### Work instructions
From the first line to the last, retype the records exactly without their images.

(Crawled caption data)

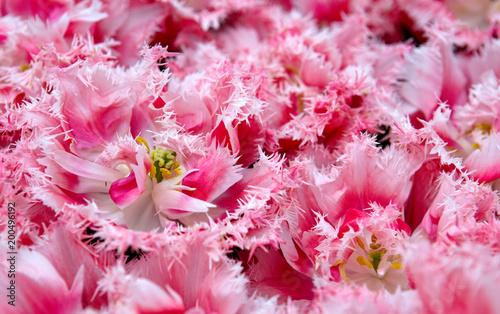 Plakat Różowe tulipany tło.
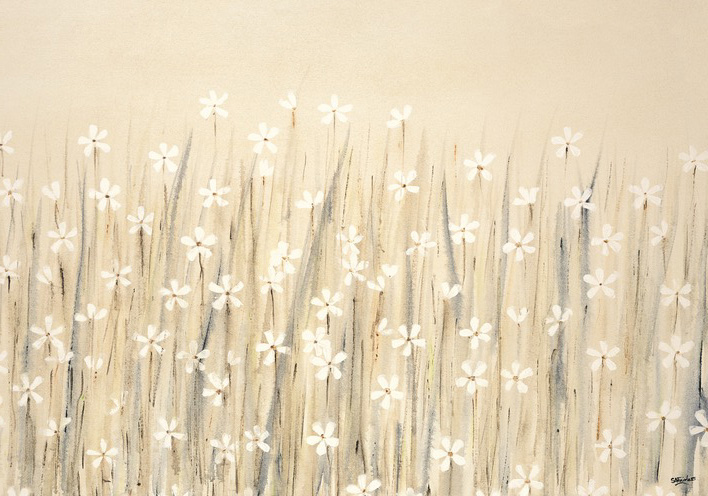 Simon Fairless (Field Of Starry White Flowers) Canvas Prints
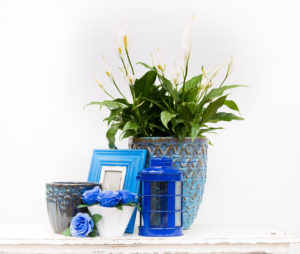 traditional-blue-and-white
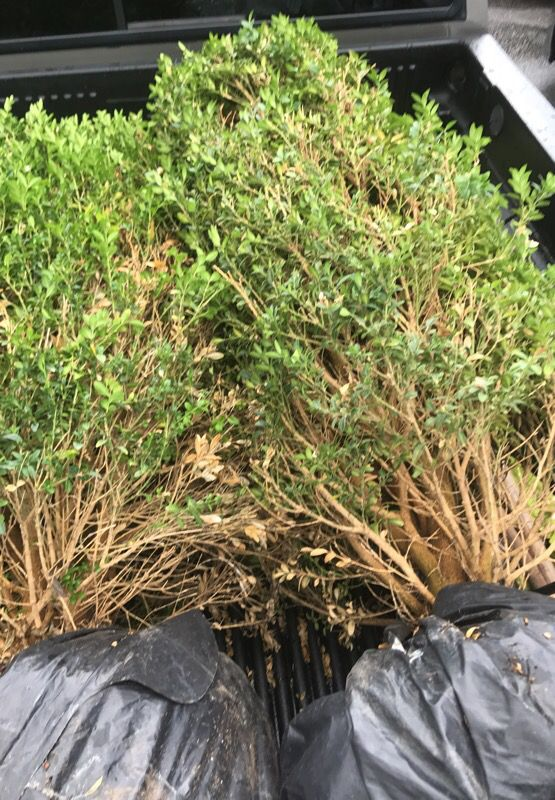 About 5ft tall boxwood plants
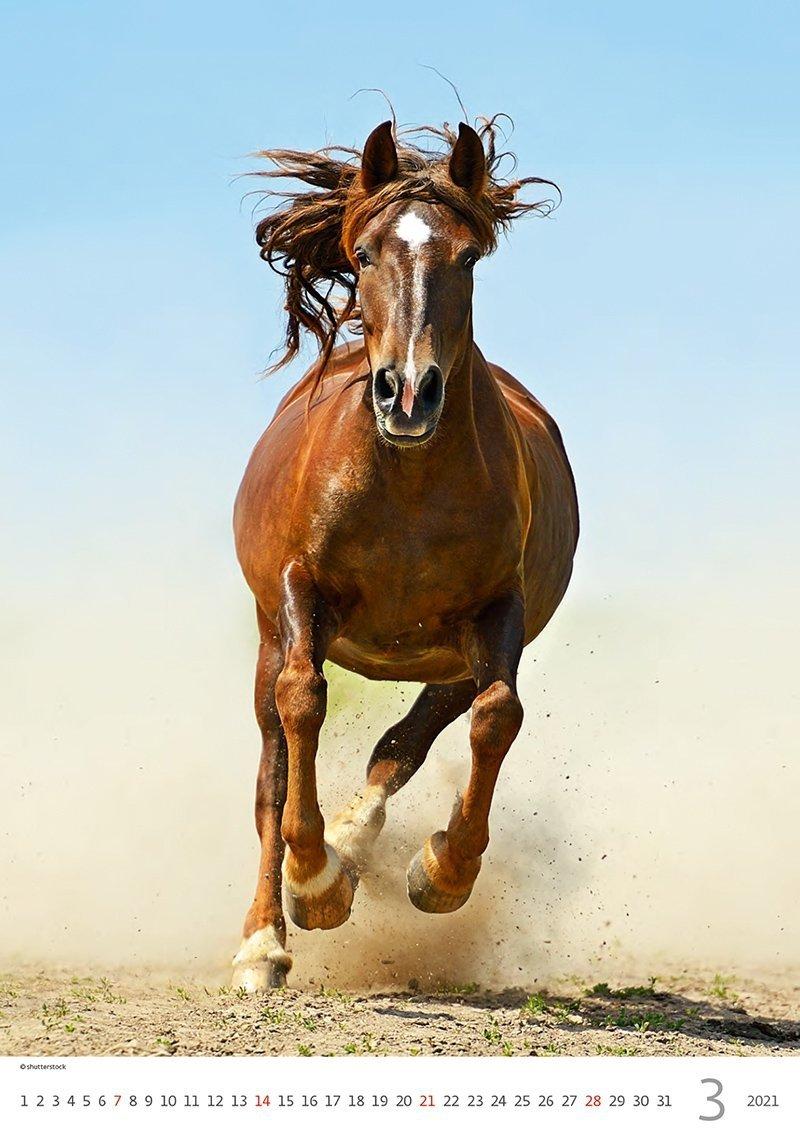 Kalendarz ścienny wieloplanszowy Horses Dreaming 2021 - marzec 2021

### Result of this exercise
 Plakat Różowe tulipany tło.
 Simon Fairless (Field Of Starry White Flowers) Canvas Prints
 traditional-blue-and-white
 About 5ft tall boxwood plants
 Kalendarz ścienny wieloplanszowy Horses Dreaming 2021 - marzec 2021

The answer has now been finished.